World Bank Okays $750m For Nigeria’s Power Sector

 World Bank Okays $750m For Nigeria’s Power Sector

The World Bank has approved a $750 million International Development Association credit for Nigeria’s Power Sector Recovery Operation.

The World Bank revealed this in a statement issued on Wednesday.

The statement quoted World Bank Country Director for Nigeria, Shubham Chaudhuri, as saying that about 47 per cent of Nigerians have no access to grid electricity and those who had access, faced regular power cuts.

The statement read in part, “Lack of reliable power has stifled economic activity and private investment and job creation. This is ultimately what is needed to lift 100 million Nigerians out of poverty.”

“The objective of this operation is to help turn around the power sector and set it on a fiscally sustainable path. This is particularly urgent at a time when the government needs all the fiscal resources it can marshal to help protect lives and livelihoods amid the COVID-19 pandemic.”

“The PSRO is expected to increase annual electricity supplied to the distribution grid, enhance power sector financial viability while reducing annual tariff shortfalls and protecting the poor from the impact of tariff adjustments.”

“This will enable the turnaround of power sector while helping the Federal Government to redirect large fiscal resources from highly regressive tariff shortfall financing towards critical crisis-responsive and pro-poor expenditures. It will also increase public awareness about ongoing power sector reforms and performance.”

“Specifically, the PSRO will ensure that 4,500 mwh/hour of electricity is supplied to the distribution grid by 2022 by strengthening the regulatory, policy and financing framework.”

“It will also enhance the accountability and financial viability of the sector, helping the sector create a track record of sustainable operation necessary for unlocking much needed private investments in the future.”

It further stated that access to stable electricity was one of the major constraints for the private sector in Nigeria.

* _DATA PROVIDED_
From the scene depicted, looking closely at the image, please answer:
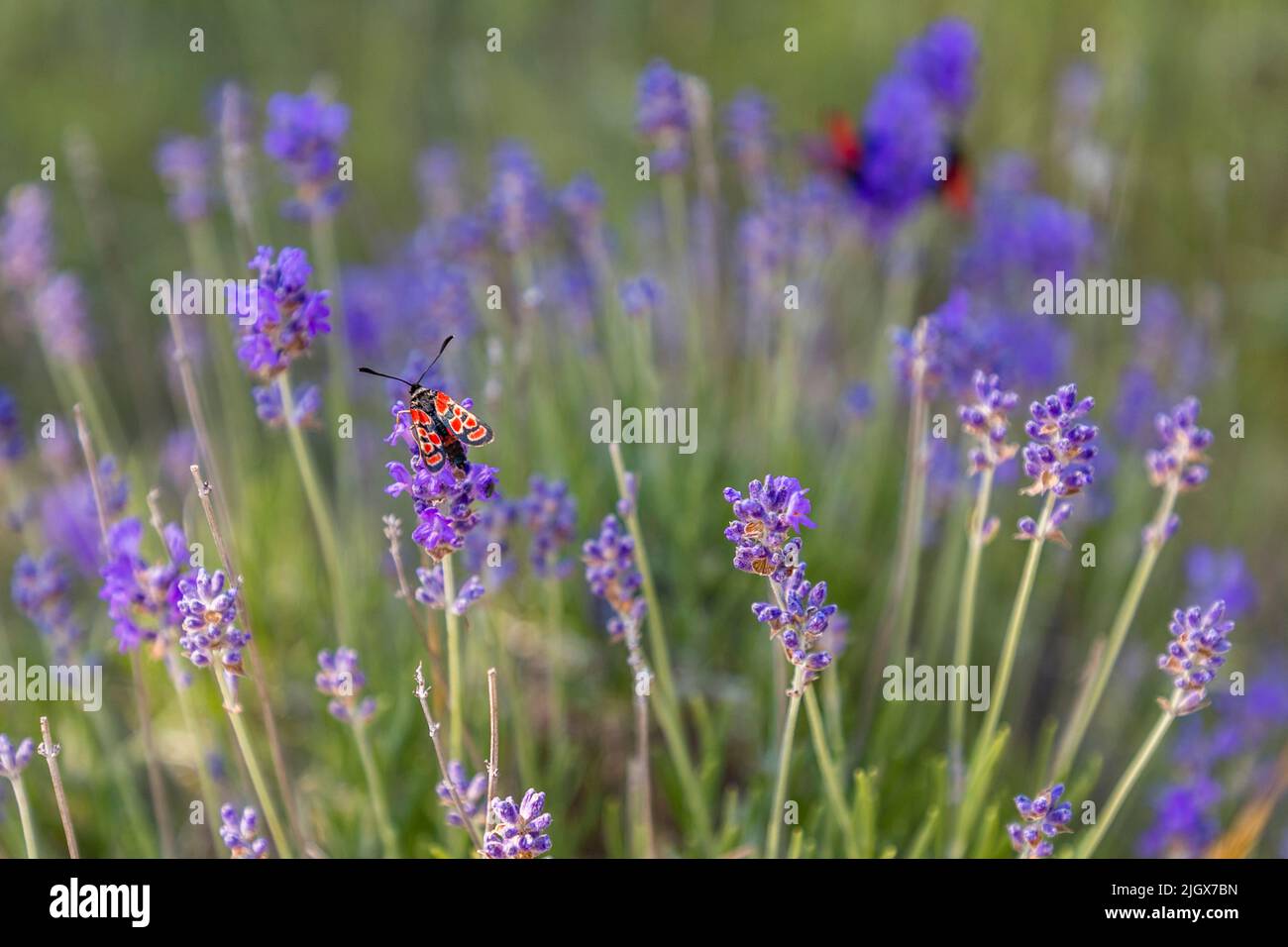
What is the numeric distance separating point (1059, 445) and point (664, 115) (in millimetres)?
1207

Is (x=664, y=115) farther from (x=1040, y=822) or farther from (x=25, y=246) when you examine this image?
(x=1040, y=822)

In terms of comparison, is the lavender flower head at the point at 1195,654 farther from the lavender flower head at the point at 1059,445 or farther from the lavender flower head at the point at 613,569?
the lavender flower head at the point at 613,569

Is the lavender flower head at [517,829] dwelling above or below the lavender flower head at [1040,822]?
above

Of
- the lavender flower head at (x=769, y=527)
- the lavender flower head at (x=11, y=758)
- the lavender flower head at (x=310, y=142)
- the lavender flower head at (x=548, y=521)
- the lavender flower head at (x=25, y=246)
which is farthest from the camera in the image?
the lavender flower head at (x=25, y=246)

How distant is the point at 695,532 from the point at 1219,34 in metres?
2.91

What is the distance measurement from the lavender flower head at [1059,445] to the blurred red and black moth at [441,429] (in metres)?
0.62

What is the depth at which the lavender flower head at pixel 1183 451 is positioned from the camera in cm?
150

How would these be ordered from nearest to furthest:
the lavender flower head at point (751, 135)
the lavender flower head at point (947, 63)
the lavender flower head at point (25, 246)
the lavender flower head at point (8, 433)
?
the lavender flower head at point (8, 433) < the lavender flower head at point (25, 246) < the lavender flower head at point (751, 135) < the lavender flower head at point (947, 63)

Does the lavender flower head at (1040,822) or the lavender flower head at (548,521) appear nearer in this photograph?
the lavender flower head at (1040,822)

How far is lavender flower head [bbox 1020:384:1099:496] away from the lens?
1.37m

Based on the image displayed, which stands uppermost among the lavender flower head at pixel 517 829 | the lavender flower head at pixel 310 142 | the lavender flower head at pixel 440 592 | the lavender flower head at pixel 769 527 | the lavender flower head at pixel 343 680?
the lavender flower head at pixel 310 142

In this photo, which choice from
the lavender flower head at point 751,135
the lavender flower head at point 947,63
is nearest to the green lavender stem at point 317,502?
the lavender flower head at point 751,135

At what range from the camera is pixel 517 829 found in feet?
4.28

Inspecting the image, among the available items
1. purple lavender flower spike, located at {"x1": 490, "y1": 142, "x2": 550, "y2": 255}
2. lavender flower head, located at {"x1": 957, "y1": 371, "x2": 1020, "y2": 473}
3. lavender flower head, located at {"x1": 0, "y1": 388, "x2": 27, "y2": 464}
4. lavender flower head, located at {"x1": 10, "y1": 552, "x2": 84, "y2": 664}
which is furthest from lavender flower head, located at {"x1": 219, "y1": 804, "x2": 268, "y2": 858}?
purple lavender flower spike, located at {"x1": 490, "y1": 142, "x2": 550, "y2": 255}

* _YOUR ASSIGNMENT_
Reproduce the passage of the World Bank power-sector article between "The World Bank revealed" and "regular power cuts.", inclusive, substituting "Thursday" for "Wednesday". Work from the text on the World Bank credit alone when completing what comes next.

* _PROBLEM SOLUTION_
The World Bank revealed this in a statement issued on Thursday.

The statement quoted World Bank Country Director for Nigeria, Shubham Chaudhuri, as saying that about 47 per cent of Nigerians have no access to grid electricity and those who had access, faced regular power cuts.